JAKARTA, KOMPAS.com - Ahli Hukum Pidana Ganjar Laksmana menilai, tidak mungkin Detasemen Khusus Pemberantasan Tindak Pidana Korupsi (Densus Tipikor) Mabes Polri untuk punya kewenangan penuntutan.
Menurut Ganjar, keinginan Kapolri Jenderal Pol Tito Karnavian agar Polri mengadopsi sistem penyidikan dan penuntutan satu atap seperti halnya KPK, tidak memiliki dasar hukum.
"Kalau Densus Tipikor punya kewenangan penuntutan, kan jadi KPK baru. Poinnya begini, densus ini dibentuk dengan dasar hukum apa?" kata Ganjar, saat dihubungi Kompas.com, Kamis (12/10/2017) malam.

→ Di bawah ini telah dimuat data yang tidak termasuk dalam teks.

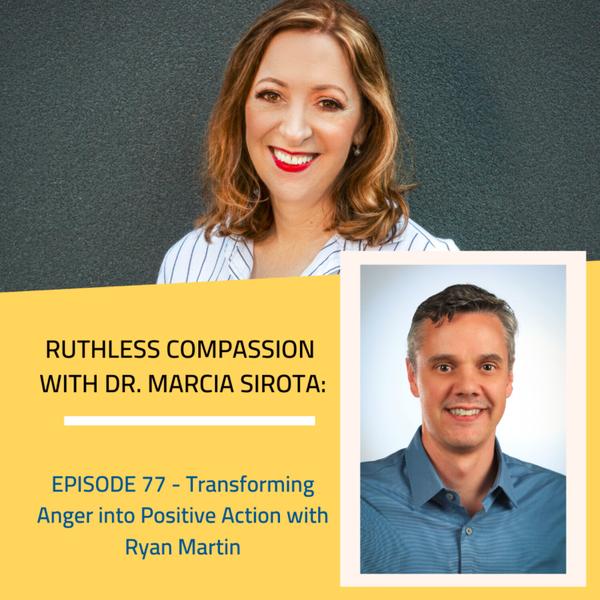 77 - Ryan Martin: Transforming Anger into Positive Action artwork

Menurut Ganjar, sistem itu bisa saja diadopsi jika dibuat undang-undang khusus terkait pembentukan Densus Tipikor. Namun, sejauh ini Ganjar belum mendengar ada undang-undang yang dibuat khusus untuk itu.
"Sampai dengan detik ini saya belum pernah dengar draf rancangan Undang-Undang Detasemen Khusus Tindak Pidana Korupsi, kan enggak ada. Jadi ini harus dengan undang-undang. Kalau tidak dengan undang-undang, sudah jangan mikir ada kewenangan penuntutan," ujar Ganjar.
(Baca juga: Mencontoh KPK, Kapolri Ingin Penyidik dan Jaksa Satu Atap di Densus Tipikor)
Ia memahami keinginan Kapolri bertujuan baik, yakni dengan sistem satu atap, proses koordinasi sampai ke penuntutan bisa berjalan cepat.
Namun, tanpa undang-undang untuk Densus Tipikor, tetap saja penuntutnya akan dari luar densus.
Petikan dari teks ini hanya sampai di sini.